Meh. In my experience, people who get to that level (major command and flag) have been around the block enough times to fully grasp cross community/joint capabilities, and how to employ them, at the operational level.
 

Max the Mad Russian

Hands off Ukraine! Feet too
Meh. In my experience, people who get to that level (major command and flag) have been around the block enough times to fully grasp cross community/joint capabilities, and how to employ them, at the operational level.

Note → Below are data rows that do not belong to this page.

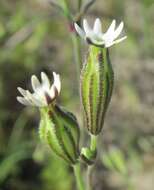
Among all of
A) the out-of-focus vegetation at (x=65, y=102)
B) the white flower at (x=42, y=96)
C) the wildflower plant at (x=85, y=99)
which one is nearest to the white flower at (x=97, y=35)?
the wildflower plant at (x=85, y=99)

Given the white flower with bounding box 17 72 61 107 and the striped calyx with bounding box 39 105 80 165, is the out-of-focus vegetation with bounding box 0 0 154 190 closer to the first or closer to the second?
the striped calyx with bounding box 39 105 80 165

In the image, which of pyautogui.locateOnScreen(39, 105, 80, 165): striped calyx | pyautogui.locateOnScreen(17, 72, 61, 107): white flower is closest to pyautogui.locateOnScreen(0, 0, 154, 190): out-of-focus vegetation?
pyautogui.locateOnScreen(39, 105, 80, 165): striped calyx

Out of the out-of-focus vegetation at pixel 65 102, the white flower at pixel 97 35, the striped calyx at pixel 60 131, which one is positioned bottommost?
the out-of-focus vegetation at pixel 65 102

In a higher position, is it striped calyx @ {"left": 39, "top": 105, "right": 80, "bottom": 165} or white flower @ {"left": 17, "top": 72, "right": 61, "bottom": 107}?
white flower @ {"left": 17, "top": 72, "right": 61, "bottom": 107}

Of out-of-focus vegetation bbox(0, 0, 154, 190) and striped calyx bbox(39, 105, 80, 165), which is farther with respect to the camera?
out-of-focus vegetation bbox(0, 0, 154, 190)

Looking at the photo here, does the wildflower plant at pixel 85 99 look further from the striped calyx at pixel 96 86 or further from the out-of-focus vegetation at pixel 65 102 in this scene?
the out-of-focus vegetation at pixel 65 102

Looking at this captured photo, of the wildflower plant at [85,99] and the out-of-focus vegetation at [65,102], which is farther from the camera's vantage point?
the out-of-focus vegetation at [65,102]

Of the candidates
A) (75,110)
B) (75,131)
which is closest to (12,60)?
(75,110)

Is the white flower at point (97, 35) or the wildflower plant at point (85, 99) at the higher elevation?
the white flower at point (97, 35)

You are right. This is relevant in related approaches: power projection, interdiction, amphib assault and so on, i.e. deals USN is facing routinely. Suppose acute submarine threat to fleet supporting units - say, a set of co-ordinated attacks on T-AKEs and tankers that disrupts the supply chain in region. One of scenarios we had studied in Soviet time, trying to (supposedly) oppose the last "Northern Wedding", by the way. What then? Can aviation admiral and his staff cope with the distribution of the present scarce sources between the ships of CSG, using the logistics skills of a few SWOs in hand? Again, it is not me who deserves the answer, it is your planners...
 

Max the Mad Russian

Hands off Ukraine! Feet too
Folks,Been in Israeli Air Force museum, found that tailhooked aircraft remain tailhooked even foreign in service far from the flying decks of the ships. It's ok, airfields have arresting gears too. But for what the reasons the cat bar on the nose landing gear is usually preserved? Never heard about shore catapults (aside from the test ones, Pax River and alike) in major air forces, let alohe Swiss or Finland AF, whose Hornets are still equipped with bars...
 

Flash

SEVAL/ECMO
None
Super Moderator
Contributor
Folks,Been in Israeli Air Force museum, found that tailhooked aircraft remain tailhooked even foreign in service far from the flying decks of the ships. It's ok, airfields have arresting gears too. But for what the reasons the cat bar on the nose landing gear is usually preserved? Never heard about shore catapults (aside from the test ones, Pax River and alike) in major air forces, let alohe Swiss or Finland AF, whose Hornets are still equipped with bars...

Easier to leave stuff like that on than to take it off. Landing gear are a pretty integral part of an aircraft so modifying them can be expensive, if it isn't hurting anything it is cheaper and easier to just leave the stuff on.